Malcolm Leissring: Lou, I haven't published it yet, but we have found that the initial 41 amino acids of IDE encodes a mitochondrial targeting sequence; EGFP fusions containing this sequence are targeted to mitochondria very efficiently.
Gabrielle Strobel: Are any of those proteases good drug targets, given how promiscuous they seem to be and that we would want to increase their function?
Chris Eckman: Very good question Gabrielle. The real answer is we do not know. Clearly overexpression of some of these has been tried and the mice seem OK. Remember though, that all of these can certainly also do other things. The real tests still need to be done. Can overexpression of any enzyme (physiological or not) result in decreases in Ab that are therapeutically useful? I know several of us have this target in our sights and I am certain we will be hearing more in the future.
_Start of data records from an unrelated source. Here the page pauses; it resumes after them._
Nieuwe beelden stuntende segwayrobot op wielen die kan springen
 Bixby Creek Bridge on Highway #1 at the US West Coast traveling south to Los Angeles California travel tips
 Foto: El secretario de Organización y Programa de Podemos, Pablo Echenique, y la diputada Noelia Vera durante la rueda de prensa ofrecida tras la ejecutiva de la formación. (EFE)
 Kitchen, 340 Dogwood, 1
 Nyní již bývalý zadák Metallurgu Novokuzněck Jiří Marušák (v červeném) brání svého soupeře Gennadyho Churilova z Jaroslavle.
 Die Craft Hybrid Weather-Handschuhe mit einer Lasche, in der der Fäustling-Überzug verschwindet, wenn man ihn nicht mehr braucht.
Nilufer Ertekin-Taner: Gabrielle, your point about potential drug targets is interesting. If we could detect the people who develop AD because they have "defective" forms of these enzymes, then one could think about compensating for their defect, as opposed to overexpressing them. Ultimately, genetic tests that could develop as a result of the current research could help us identify such individuals, who would be candidates for treatment.
Douglas Feinstein: Nilufer... the possibility is that the proteases are not defective per se, but either their subcellular localization, modifications, etc.. so genetics wouldn't necessarily work.
Nilufer Ertekin-Taner: Douglas. What I meant by defective is not simply underexpression but includes all of the potential problems with folding trafficking etc. you are referring to. If we can find the genetic mutations leading to these problems, then we have a test for identifying individuals at risk.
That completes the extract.